Monday, May 29, 2006


Taking Sides

by : SEVANTI NINAN

THE current coverage of the reservation debate in television news would be a media teacher's delight: it is rich in instances of how the media shapes debate. We may have been taught that there are two sides to every story, or every issue, but when one side is overwhelmingly visible, audible, closer at hand, and easier to empathise with in terms of the class background of the reporter and anchor, the other side has no chance of an airing.

First there is the labelling of the issue on the screen. "The Rage over Quotas". "Ghost of Mandal Returns". "The Fire Spreads". "Losing Patience". "Deserve vs. Reserve". "Doctors Defiant". "Death of Merit" and "India Reacts" (For two soundbites-- from Amit Mitra of FICCI and from banker Uday Kotak). All of the above are from CNN-IBN and Times Now. When a channel has a class constitutency, the labels tell the constituency that the channel is with it on this issue.

Playing to the gallery

Then there is the queering of the pitch. If you wanted to know how much TV can fan a fire, you got enough examples of the yeoman efforts that were made last weekend. The lathi charge in Mumbai on Saturday became the equivalent of Jallianwala Bagh, in the age of public opinion via sms. Times Now actually ran two quotes to the effect from the smses it received. First it invited the smses: "Raise your voice — Should the police be held accountable?" Then it said it had received "hundreds". Within seconds this became "hundreds and hundreds". The anchor said, "What has really enraged the country is these visuals. Watch closely, they tell the story." I did, since they were endlessly recycled, right up to Monday night. The footage was interesting: lots of thwacking with sounds that made you flinch, then pushing, hauling, and chasing, but no evidence of anybody suffering any injuries at all. You were tempted to agree with Chagan Bhubbal who wondered why so much fuss was being made over so little damage. But it was manna from heaven for the TV channels, in terms of visuals.

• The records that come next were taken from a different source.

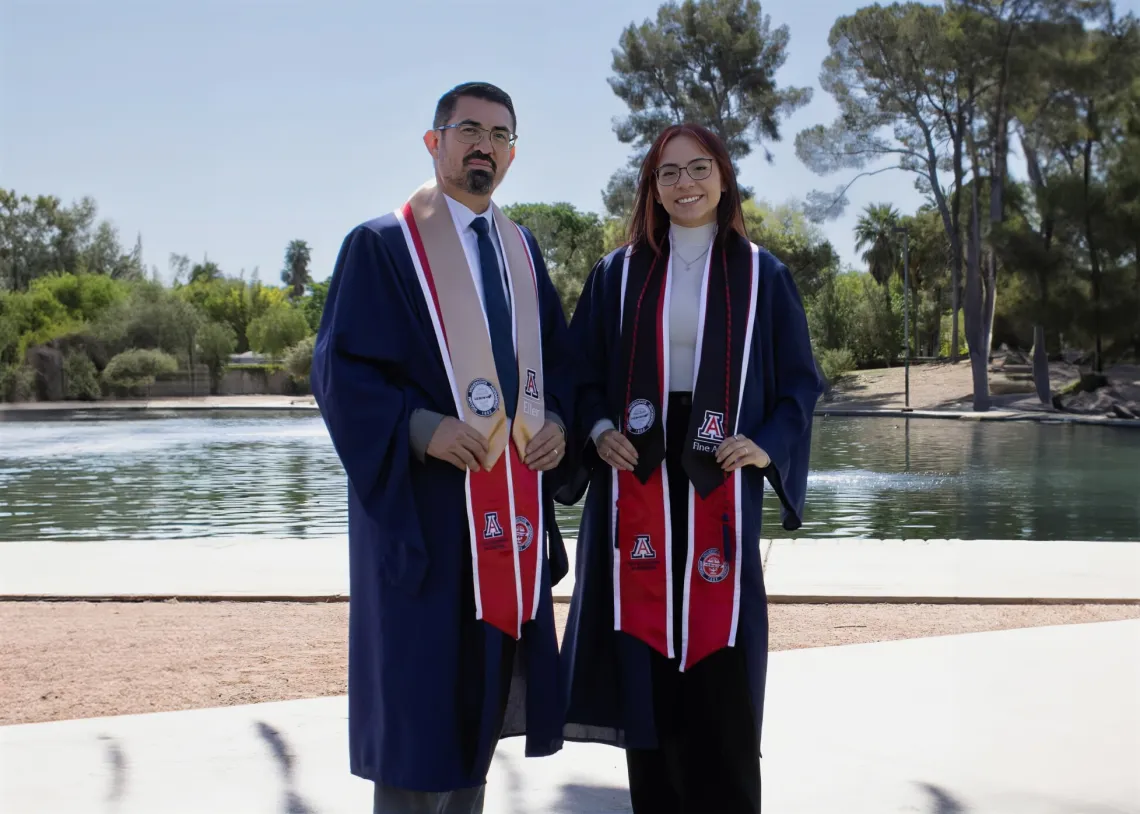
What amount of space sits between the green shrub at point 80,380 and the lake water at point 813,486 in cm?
2769

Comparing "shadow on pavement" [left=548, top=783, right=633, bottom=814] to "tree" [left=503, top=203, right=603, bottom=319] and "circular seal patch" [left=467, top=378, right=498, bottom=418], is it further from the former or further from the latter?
"tree" [left=503, top=203, right=603, bottom=319]

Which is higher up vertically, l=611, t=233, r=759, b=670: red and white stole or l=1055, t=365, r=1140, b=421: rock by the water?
l=611, t=233, r=759, b=670: red and white stole

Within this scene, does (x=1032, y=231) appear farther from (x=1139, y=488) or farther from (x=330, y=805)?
(x=330, y=805)

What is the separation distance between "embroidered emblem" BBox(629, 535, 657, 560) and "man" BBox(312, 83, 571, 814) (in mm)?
242

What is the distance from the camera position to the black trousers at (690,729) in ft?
9.83

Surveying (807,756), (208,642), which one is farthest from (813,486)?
(807,756)

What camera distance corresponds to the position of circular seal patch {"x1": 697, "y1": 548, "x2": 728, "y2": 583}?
305 centimetres

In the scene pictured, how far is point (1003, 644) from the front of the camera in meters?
5.21

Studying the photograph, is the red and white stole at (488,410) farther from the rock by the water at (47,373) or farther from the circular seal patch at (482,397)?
the rock by the water at (47,373)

It's not difficult to judge where a channel or its reporter's sympathies lie. Doctors are paralysing hospitals, how much time do you give to them on air, how much to the patients, or to the difficulties of those doctors who have not joined the strike? Neelu Vyas of CNN-IBN, at the All India Institute of Medical Sciences in Delhi, often came across so angry that you thought she had successfully internalised the students' cause. She presented a voice that represented the neglected patients: someone who had brought a relative with brain haemorrhage and paralysis but thought the striking doctors were right. Vyas: "And he has planned to join the hunger strike, which is really overwhelming."

Given the mike, this person told us that if reservations were implemented, of those made doctors, 10 per cent might actually be eligible but what would the remaining 15 per cent do? They would kill patients. "Aaj ka position bahut jyada dangerous ho gaya hai." "OK," said the gratified reporter in response, and went on to present one more voice for the camera. "We also have the parent of a senior resident doctor. Let us see what she has to say." "The future of the children is in the dark," she said. "So there you see Vidhya. This entire mass movement is gaining new (word unintelligible)." Bravo, said Vidhya. "Neelu Vyas you've really done a good round up there of patients and doctors." NDTV, at least on that day, at the same hospital, gave considerably more space to the plight of patients.

Stuck in stereotypes

CNN-IBN has been promising from May 15th detailed coverage of the issue which this column will miss. But when it tried to go beyond the various sites of doctors' strikes in Bangalore, Delhi and Mumbai, what it got was a story on the faking of caste certificates, and another from a village in Bihar on scheduled caste people who do not get the benefits of reservations. If anybody has actually benefited from higher education reservation quotas, they remain invisible.

The Hindi channels might have had a constituency that would be affected by the additional reservations being proposed, but they were on their own trip, as they often are these days, flogging the latest rape/ murder/ suicide or else cricket or a star birthday. On Sunday, May 14, at 9 p.m., Star News gave us an entire hour on Madhuri Dixit because it was her birthday the next day. Aaj Tak was busy with Mother's Day, as was Channel 7, when it was not doing "Gang Rape ka Sach". The Hindi news channels have been depoliticised to such an extent that they are completely redefining the concept of news.

So between them and the English news channels your search for facts and figures on this complex issue is not likely to get very far.